Un día lo invité a comer. Era un domingo. No había nadie en la casa y yo le
preparé una sopa y una tortilla francesa. Comimos en la cocina. Era agradable 
 estar allí, escuchando a los pájaros que venían a picotear en el jardín y mirando a
Juan Arenas, que era un muchacho sencillo y que comía con apetito. Él vivía solo.
No era del DF sino de Ciudad Madero y a veces se sentía desorientado en una
ciudad tan grande. Más tarde llegó mi hija con su compañero y nos encontraron
viendo la televisión y jugando a las cartas. Creo que desde el primer momento mi
hija le gustó a Juanito Arenas y a partir de entonces sus visitas menudearon. A
veces yo me ponía a soñar y nos veía a todos viviendo juntos en mi casa de la
calle Colima, a mis dos hijas, a mi hijo, al director de teatro, a Lola y a Juan
Arenas. A mi mujer no, a ella no la veía viviendo con nosotros. Pero las cosas
nunca salen como uno las ve y las vive en sueños y un buen día Juan Arenas y su
socio cerraron el bufete y se largaron sin decir adonde iban.

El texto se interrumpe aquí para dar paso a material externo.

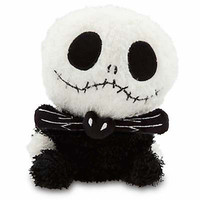 "disney parks 7"" baby jack skellington plush new with tag"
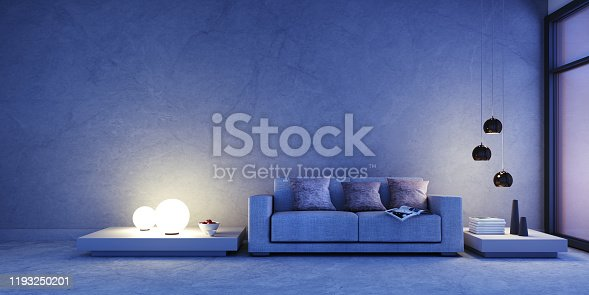 istock Sofa in apartment at night 1193250201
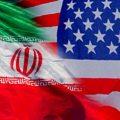 伊朗拒绝释放被捕美国公民:美方的要求是干涉行为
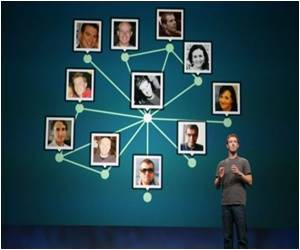 Now Users can Tell Life Stories on Facebook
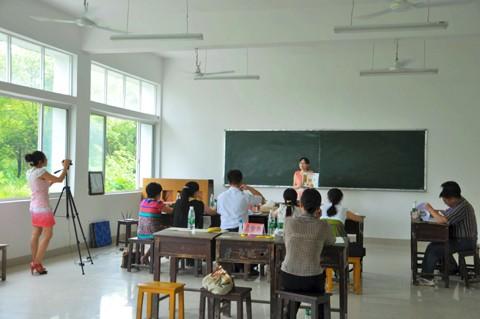 幼儿园教师资格考试面试弹唱技能指导
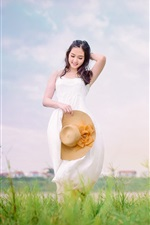 Preview iPhone wallpaper Smile Asian girl, white dress, hat, brown horse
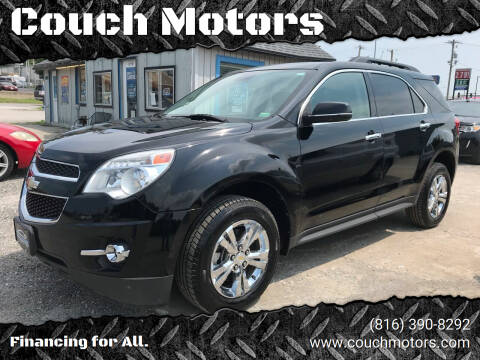 2012 Chevrolet Equinox for sale at Couch Motors in Saint Joseph MO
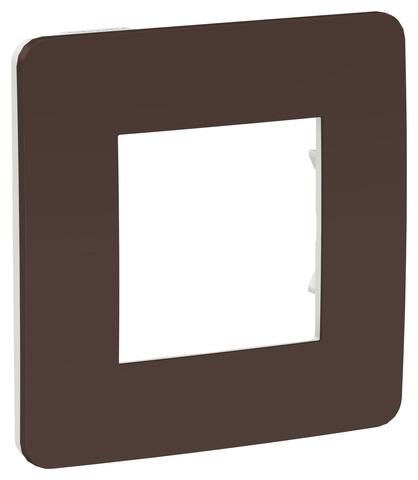 Рамка на 1 пост. Цвет Шоколад/белый. Schneider Electric Unica Studio. NU280216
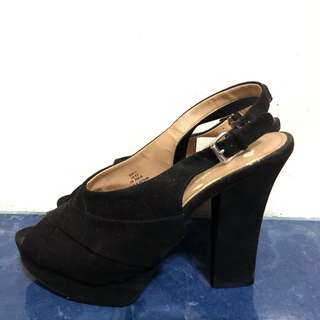 H&M Peeptoe Sandals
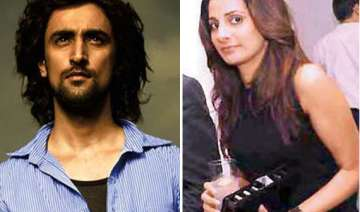 kunal kapoor dating naina bachchan - India TV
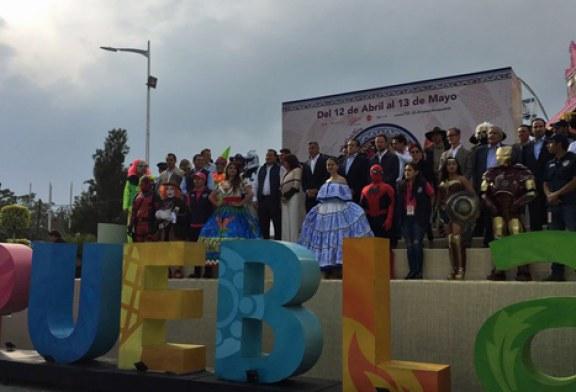 La Feria de Puebla met la France à l'honneur du 12 avril au 13 mai !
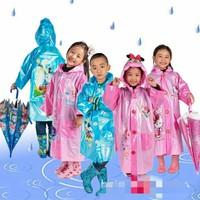 Áo mưa hình ngộ nghĩnh cho bé yêu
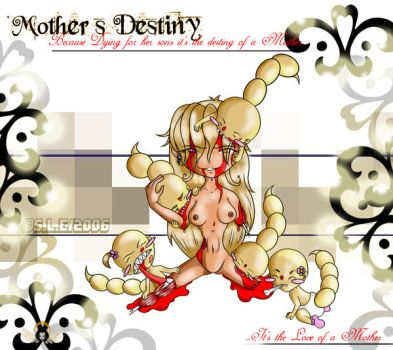 A mothers destiny by Ludra-Jen by TwistedNerveAsylum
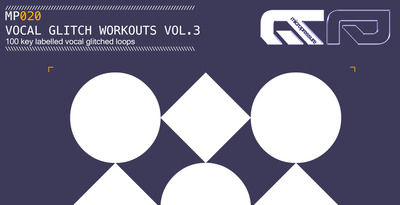 Micropressurevocalglitchworkoutsvol.3rectangle
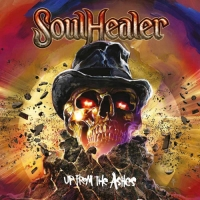 SoulHealer - Up From The Ashes (2018) MP3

Una vez más me tuve que dedicar a telefonear a mis antiguos amigos y a
pedir favores. La experiencia me había enseñado que era mejor buscar chamba
de delineante que de arquitecto y así no tardé en verme una vez más trabajando
duro. Esta vez fue en un bufete de Coyoacán. Una noche, mis jefes me invitaron a
una fiesta. La alternativa era ir caminando hasta la parada de metro más cercana y
volver a casa en donde seguramente no iba a encontrar a nadie, así que acepté y
fui. La fiesta era en una casa que estaba relativamente cerca de la mía. Durante
unos momentos la casa me resultó familiar. Pensé que yo antes había estado allí,
pero luego me di cuenta que no, que lo que pasaba era que todas las casas de
determinada época y de determinado barrio se parecían como una gota de agua a
otra gota de agua y entonces me tranquilicé y me fui directo a la cocina a buscar
algo que comer porque no probaba bocado desde el desayuno. No sé qué me
pasó, pero de repente me sentí con mucha hambre, algo no muy usual en mí. Con
mucha hambre y con muchas ganas de llorar y con mucha alegría.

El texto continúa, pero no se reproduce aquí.